At a glance: The threat group Storm-2949 conducts targeted attacks on Microsoft 365 and Azure by abusing the Self-Service Password Reset system, gaining access to sensitive data with stolen credentials, and exfiltrating it across various Azure services.
A threat group called Storm-2949 is conducting targeted attacks on Microsoft 365 and Azure environments. The attackers use social engineering and the Self-Service Password Reset (SSPR) system to gain access to highly privileged accounts and steal large volumes of data.
Microsoft has documented an attack campaign by the threat group Storm-2949 that specifically targets organizations with Microsoft 365 and Azure infrastructure. The attackers’ stated objective is to extract as much sensitive data as possible from the target organization’s critical systems.
The attackers use social engineering to target users with privileged roles – such as IT staff or executives. They initiate a password reset process for the target account, then manipulate the victim into approving multi-factor authentication requests by impersonating an IT support employee who needs to perform an urgent account verification. After successfully hijacking the account, the attackers disable MFA controls and install Microsoft Authenticator on their devices.

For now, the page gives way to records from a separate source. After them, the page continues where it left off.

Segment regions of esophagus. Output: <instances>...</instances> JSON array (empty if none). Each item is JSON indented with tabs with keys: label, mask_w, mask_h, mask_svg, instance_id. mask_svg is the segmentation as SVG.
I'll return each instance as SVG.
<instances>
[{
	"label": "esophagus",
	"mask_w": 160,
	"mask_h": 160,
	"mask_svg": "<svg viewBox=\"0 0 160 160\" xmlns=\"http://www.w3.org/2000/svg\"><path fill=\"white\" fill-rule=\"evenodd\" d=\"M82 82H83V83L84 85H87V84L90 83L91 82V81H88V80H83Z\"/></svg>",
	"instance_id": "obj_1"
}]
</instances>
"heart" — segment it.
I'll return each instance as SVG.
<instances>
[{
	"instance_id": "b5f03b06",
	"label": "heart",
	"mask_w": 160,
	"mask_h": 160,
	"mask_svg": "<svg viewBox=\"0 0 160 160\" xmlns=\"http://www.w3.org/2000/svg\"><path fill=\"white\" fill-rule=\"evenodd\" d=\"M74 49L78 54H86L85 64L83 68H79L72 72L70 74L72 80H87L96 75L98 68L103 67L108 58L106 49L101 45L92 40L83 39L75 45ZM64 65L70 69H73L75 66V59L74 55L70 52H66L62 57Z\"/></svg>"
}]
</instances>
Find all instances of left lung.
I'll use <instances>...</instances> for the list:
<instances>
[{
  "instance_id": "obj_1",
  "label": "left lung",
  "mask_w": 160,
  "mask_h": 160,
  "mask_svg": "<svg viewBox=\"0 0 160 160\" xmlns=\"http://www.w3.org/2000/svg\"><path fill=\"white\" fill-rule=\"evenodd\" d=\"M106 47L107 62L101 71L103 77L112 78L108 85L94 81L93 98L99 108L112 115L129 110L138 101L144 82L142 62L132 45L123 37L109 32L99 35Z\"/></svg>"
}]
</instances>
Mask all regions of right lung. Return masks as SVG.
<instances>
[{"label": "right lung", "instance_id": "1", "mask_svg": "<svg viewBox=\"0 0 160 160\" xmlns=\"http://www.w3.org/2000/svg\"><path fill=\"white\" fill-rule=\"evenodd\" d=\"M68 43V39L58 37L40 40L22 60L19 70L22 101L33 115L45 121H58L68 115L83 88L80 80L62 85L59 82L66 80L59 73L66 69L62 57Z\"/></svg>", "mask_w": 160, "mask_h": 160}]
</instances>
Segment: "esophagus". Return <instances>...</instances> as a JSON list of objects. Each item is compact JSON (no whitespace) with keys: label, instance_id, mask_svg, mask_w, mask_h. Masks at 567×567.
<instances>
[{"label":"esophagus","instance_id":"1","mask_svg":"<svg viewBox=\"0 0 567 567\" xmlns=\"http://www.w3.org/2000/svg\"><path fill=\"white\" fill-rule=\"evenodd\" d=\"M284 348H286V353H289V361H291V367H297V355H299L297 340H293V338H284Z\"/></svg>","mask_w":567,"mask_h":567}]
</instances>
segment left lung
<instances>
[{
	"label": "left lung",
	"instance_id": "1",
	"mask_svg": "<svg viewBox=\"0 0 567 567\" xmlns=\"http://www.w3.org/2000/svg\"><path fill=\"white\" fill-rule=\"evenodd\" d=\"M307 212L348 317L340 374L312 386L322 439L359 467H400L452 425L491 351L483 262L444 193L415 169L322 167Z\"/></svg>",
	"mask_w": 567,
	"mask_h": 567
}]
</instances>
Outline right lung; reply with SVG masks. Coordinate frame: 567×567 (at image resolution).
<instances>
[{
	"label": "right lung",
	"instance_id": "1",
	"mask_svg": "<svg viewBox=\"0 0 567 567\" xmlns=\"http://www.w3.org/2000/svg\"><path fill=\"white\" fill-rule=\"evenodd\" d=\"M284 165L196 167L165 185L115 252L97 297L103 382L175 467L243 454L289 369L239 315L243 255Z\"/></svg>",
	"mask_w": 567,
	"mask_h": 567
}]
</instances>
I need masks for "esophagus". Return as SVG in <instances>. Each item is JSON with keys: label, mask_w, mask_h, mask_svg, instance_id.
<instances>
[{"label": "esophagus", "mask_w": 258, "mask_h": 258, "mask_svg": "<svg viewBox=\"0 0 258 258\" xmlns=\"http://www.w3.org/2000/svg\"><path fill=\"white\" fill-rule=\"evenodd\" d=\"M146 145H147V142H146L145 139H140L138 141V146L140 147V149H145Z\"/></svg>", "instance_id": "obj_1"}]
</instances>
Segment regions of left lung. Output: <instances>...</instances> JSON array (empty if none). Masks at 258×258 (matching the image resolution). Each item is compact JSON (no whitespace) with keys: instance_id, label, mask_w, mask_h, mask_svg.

After account takeover, Storm-2949 actors use the Microsoft Graph API and custom Python scripts to enumerate users, roles, applications, and service principals. They also probe for opportunities for long-term persistence. The attackers then search OneDrive and SharePoint for VPN configurations and IT operations files to obtain information for lateral movement from the cloud system to the endpoint network. In one case, the attackers downloaded thousands of files in a single batch via the OneDrive web interface to their own infrastructure.

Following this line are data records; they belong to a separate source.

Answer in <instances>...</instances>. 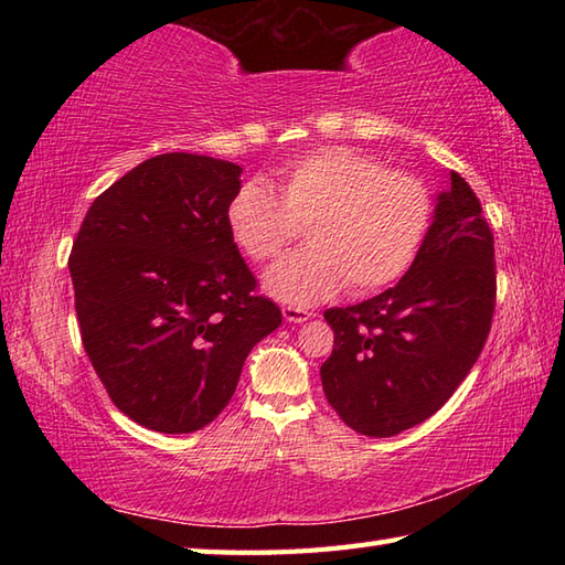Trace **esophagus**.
<instances>
[{
    "mask_svg": "<svg viewBox=\"0 0 565 565\" xmlns=\"http://www.w3.org/2000/svg\"><path fill=\"white\" fill-rule=\"evenodd\" d=\"M281 313L286 318V322H306V320L313 318V313H310V310L298 308V306H284Z\"/></svg>",
    "mask_w": 565,
    "mask_h": 565,
    "instance_id": "esophagus-1",
    "label": "esophagus"
}]
</instances>
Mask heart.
Returning <instances> with one entry per match:
<instances>
[{"label":"heart","instance_id":"heart-1","mask_svg":"<svg viewBox=\"0 0 565 565\" xmlns=\"http://www.w3.org/2000/svg\"><path fill=\"white\" fill-rule=\"evenodd\" d=\"M225 223L257 264L279 257L306 225L310 245L276 262L264 286L279 301L310 306L344 284L364 296L398 281L427 237L431 196L419 177L332 146L279 167L271 189L239 184Z\"/></svg>","mask_w":565,"mask_h":565}]
</instances>
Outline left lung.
<instances>
[{"label": "left lung", "mask_w": 565, "mask_h": 565, "mask_svg": "<svg viewBox=\"0 0 565 565\" xmlns=\"http://www.w3.org/2000/svg\"><path fill=\"white\" fill-rule=\"evenodd\" d=\"M423 247L393 289L326 310L334 347L322 391L344 425L393 437L435 415L473 369L495 310L493 231L449 172Z\"/></svg>", "instance_id": "1"}]
</instances>
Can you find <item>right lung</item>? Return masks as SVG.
Returning a JSON list of instances; mask_svg holds the SVG:
<instances>
[{"instance_id":"1","label":"right lung","mask_w":565,"mask_h":565,"mask_svg":"<svg viewBox=\"0 0 565 565\" xmlns=\"http://www.w3.org/2000/svg\"><path fill=\"white\" fill-rule=\"evenodd\" d=\"M239 167L164 152L94 199L70 252L84 352L134 423L189 435L231 403L281 310L227 231Z\"/></svg>"}]
</instances>
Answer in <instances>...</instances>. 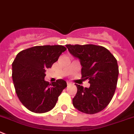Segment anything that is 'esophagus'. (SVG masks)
Segmentation results:
<instances>
[{
    "label": "esophagus",
    "mask_w": 134,
    "mask_h": 134,
    "mask_svg": "<svg viewBox=\"0 0 134 134\" xmlns=\"http://www.w3.org/2000/svg\"><path fill=\"white\" fill-rule=\"evenodd\" d=\"M67 86H69V85H72V83H71V82H67Z\"/></svg>",
    "instance_id": "1"
}]
</instances>
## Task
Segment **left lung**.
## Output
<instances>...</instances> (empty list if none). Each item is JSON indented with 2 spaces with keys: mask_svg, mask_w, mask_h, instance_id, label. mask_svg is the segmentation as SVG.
<instances>
[{
  "mask_svg": "<svg viewBox=\"0 0 134 134\" xmlns=\"http://www.w3.org/2000/svg\"><path fill=\"white\" fill-rule=\"evenodd\" d=\"M69 52L81 63L82 78L88 79L90 87L75 84L77 92L73 104L88 114L104 109L112 100L119 74L117 60L107 48L92 44L66 45Z\"/></svg>",
  "mask_w": 134,
  "mask_h": 134,
  "instance_id": "1",
  "label": "left lung"
}]
</instances>
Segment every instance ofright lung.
Wrapping results in <instances>:
<instances>
[{"instance_id":"1","label":"right lung","mask_w":134,"mask_h":134,"mask_svg":"<svg viewBox=\"0 0 134 134\" xmlns=\"http://www.w3.org/2000/svg\"><path fill=\"white\" fill-rule=\"evenodd\" d=\"M66 49L59 45L34 46L17 54L12 65V80L16 94L27 109L45 113L54 108L67 82L62 79L46 81V69Z\"/></svg>"}]
</instances>
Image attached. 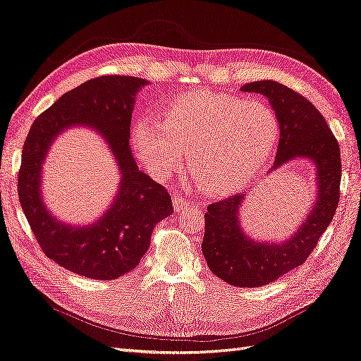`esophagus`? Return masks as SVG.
<instances>
[{
  "mask_svg": "<svg viewBox=\"0 0 361 361\" xmlns=\"http://www.w3.org/2000/svg\"><path fill=\"white\" fill-rule=\"evenodd\" d=\"M172 205H173V209H176L177 212H180L181 209H188L190 207L189 202L185 201V199L183 196H180V195L172 196Z\"/></svg>",
  "mask_w": 361,
  "mask_h": 361,
  "instance_id": "esophagus-1",
  "label": "esophagus"
}]
</instances>
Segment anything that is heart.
I'll list each match as a JSON object with an SVG mask.
<instances>
[{"label": "heart", "instance_id": "1", "mask_svg": "<svg viewBox=\"0 0 361 361\" xmlns=\"http://www.w3.org/2000/svg\"><path fill=\"white\" fill-rule=\"evenodd\" d=\"M278 133V117L264 101L192 90L171 99L159 122L140 117L132 144L159 180L169 177L189 150V166L204 189L228 195L256 176Z\"/></svg>", "mask_w": 361, "mask_h": 361}]
</instances>
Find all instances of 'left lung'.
Instances as JSON below:
<instances>
[{
  "instance_id": "1",
  "label": "left lung",
  "mask_w": 361,
  "mask_h": 361,
  "mask_svg": "<svg viewBox=\"0 0 361 361\" xmlns=\"http://www.w3.org/2000/svg\"><path fill=\"white\" fill-rule=\"evenodd\" d=\"M269 101L279 123L274 165L305 160L315 173V197L308 214L283 241L255 239L241 224L245 193L208 205L202 252L211 272L235 287H262L300 266L311 256L319 236L329 228L339 202V144L315 106L298 92L275 80H259L241 87Z\"/></svg>"
}]
</instances>
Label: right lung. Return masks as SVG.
Instances as JSON below:
<instances>
[{"label": "right lung", "mask_w": 361, "mask_h": 361, "mask_svg": "<svg viewBox=\"0 0 361 361\" xmlns=\"http://www.w3.org/2000/svg\"><path fill=\"white\" fill-rule=\"evenodd\" d=\"M149 83L130 75L89 80L39 114L23 144L18 180L20 207L46 256L77 275L109 281L130 272L149 250L154 226L173 212L169 193L138 169L129 145L135 98ZM71 127L97 131L121 176L112 204L89 225L59 221L42 199V165L48 150Z\"/></svg>", "instance_id": "right-lung-1"}]
</instances>
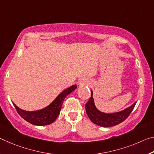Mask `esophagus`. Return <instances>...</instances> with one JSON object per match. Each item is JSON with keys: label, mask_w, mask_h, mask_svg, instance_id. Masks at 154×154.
<instances>
[{"label": "esophagus", "mask_w": 154, "mask_h": 154, "mask_svg": "<svg viewBox=\"0 0 154 154\" xmlns=\"http://www.w3.org/2000/svg\"><path fill=\"white\" fill-rule=\"evenodd\" d=\"M82 82H84V83H85V84H89V82H90V81H88V79H85V80H84V81H82Z\"/></svg>", "instance_id": "34e87169"}]
</instances>
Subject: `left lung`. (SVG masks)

The attackers later expand their activities to the victim’s Azure infrastructure, including virtual machines, storage accounts, Key Vaults, App Services, and SQL databases. They use compromised identities with privileged custom Azure RBAC roles to access sensitive assets in production Azure subscriptions. Using the stolen credentials, they deploy FTP, Web Deploy, and the Kudu console for managing Azure App Services, which enables them to browse the file system and execute commands remotely.
Storm-2949 also modifies the access settings of Azure Key Vaults and steals numerous secrets, including database credentials and connection strings. The attackers also change firewall and network access rules on Azure SQL servers and storage accounts to extract storage keys and SAS tokens. They also leverage Azure VM management functions such as VMAccess and Run Command to create rogue administrator accounts and steal credentials. In later phases, the attackers deploy the remote access tool ScreenConnect and attempt to disable Microsoft Defender protections.